*Written problem*. Rewrite the records below, changing every "black sleeve" to "dark sleeve" and leaving everything else unchanged. Omit the pictures from your answer.

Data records

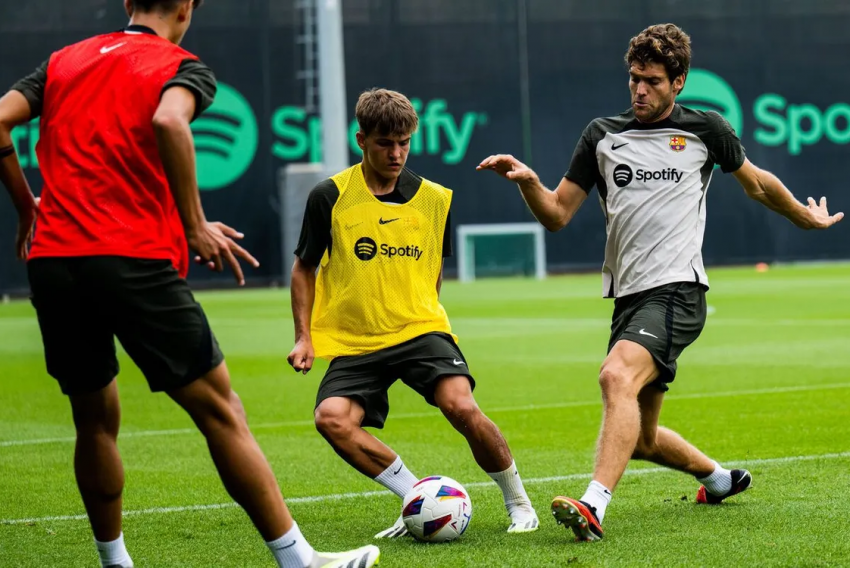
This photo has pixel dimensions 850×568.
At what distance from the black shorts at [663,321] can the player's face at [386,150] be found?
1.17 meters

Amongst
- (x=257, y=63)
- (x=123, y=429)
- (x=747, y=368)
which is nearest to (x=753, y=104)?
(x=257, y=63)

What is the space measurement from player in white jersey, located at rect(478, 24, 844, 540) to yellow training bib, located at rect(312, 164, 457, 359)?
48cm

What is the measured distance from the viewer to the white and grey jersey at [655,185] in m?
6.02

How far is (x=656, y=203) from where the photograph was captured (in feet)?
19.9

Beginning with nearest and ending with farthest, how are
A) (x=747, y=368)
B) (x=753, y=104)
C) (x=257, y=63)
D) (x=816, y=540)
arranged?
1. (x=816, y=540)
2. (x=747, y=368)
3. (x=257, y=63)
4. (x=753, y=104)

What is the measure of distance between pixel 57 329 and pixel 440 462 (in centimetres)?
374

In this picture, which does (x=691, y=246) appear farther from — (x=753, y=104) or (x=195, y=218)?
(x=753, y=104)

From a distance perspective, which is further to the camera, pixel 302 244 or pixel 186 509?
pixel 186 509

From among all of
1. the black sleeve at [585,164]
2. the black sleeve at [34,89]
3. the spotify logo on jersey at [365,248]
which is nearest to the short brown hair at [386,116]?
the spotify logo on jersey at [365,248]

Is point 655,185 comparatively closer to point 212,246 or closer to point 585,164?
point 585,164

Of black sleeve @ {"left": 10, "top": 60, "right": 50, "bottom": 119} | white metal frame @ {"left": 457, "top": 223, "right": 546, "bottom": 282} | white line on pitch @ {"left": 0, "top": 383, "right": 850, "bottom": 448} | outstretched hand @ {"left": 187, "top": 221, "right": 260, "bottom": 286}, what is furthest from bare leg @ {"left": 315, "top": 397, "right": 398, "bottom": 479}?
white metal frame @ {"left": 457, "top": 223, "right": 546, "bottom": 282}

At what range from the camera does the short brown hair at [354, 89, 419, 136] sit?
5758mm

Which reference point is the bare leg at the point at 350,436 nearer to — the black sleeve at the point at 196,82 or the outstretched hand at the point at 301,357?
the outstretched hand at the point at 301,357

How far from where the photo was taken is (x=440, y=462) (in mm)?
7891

*Output for this exercise*.
This photo has pixel dimensions 850×568.
At what distance from the black shorts at [663,321] can the player's face at [386,150] be found?
1.17 meters

Amongst
- (x=257, y=63)
- (x=123, y=429)
- (x=747, y=368)
which is nearest to (x=753, y=104)?
(x=257, y=63)

What is the space measurement from player in white jersey, located at rect(478, 24, 844, 540) to yellow training bib, located at rect(312, 164, 457, 359)?
48cm

What is the measured distance from the viewer to the white and grey jersey at [655,185] in m?
6.02

How far is (x=656, y=203) from where the photograph was captured (in feet)?
19.9

Beginning with nearest and ending with farthest, how are
A) (x=747, y=368)
B) (x=753, y=104)
C) (x=257, y=63)
D) (x=816, y=540)
arranged?
1. (x=816, y=540)
2. (x=747, y=368)
3. (x=257, y=63)
4. (x=753, y=104)

What is the measure of distance between pixel 57 329 and pixel 440 462 (in centimetres)?
374

In this picture, which does (x=691, y=246) appear farther from — (x=753, y=104) or (x=195, y=218)?
(x=753, y=104)

From a distance perspective, which is further to the camera, pixel 302 244 or pixel 186 509?
pixel 186 509

From among all of
1. the dark sleeve at [585,164]
2. the dark sleeve at [34,89]
3. the spotify logo on jersey at [365,248]
which is nearest to the short brown hair at [386,116]?
the spotify logo on jersey at [365,248]

Is point 655,185 comparatively closer to point 212,246 or closer to point 585,164?
point 585,164

Of dark sleeve @ {"left": 10, "top": 60, "right": 50, "bottom": 119} | white metal frame @ {"left": 457, "top": 223, "right": 546, "bottom": 282} | white line on pitch @ {"left": 0, "top": 383, "right": 850, "bottom": 448} | outstretched hand @ {"left": 187, "top": 221, "right": 260, "bottom": 286}, what is furthest from bare leg @ {"left": 315, "top": 397, "right": 398, "bottom": 479}?
white metal frame @ {"left": 457, "top": 223, "right": 546, "bottom": 282}

At what range from the camera does the short brown hair at [354, 89, 419, 136] sit?
5758mm

Which reference point is the bare leg at the point at 350,436 nearer to — the dark sleeve at the point at 196,82 or the outstretched hand at the point at 301,357?
the outstretched hand at the point at 301,357

How far from where the photo was taken is (x=440, y=462) (in mm)?
7891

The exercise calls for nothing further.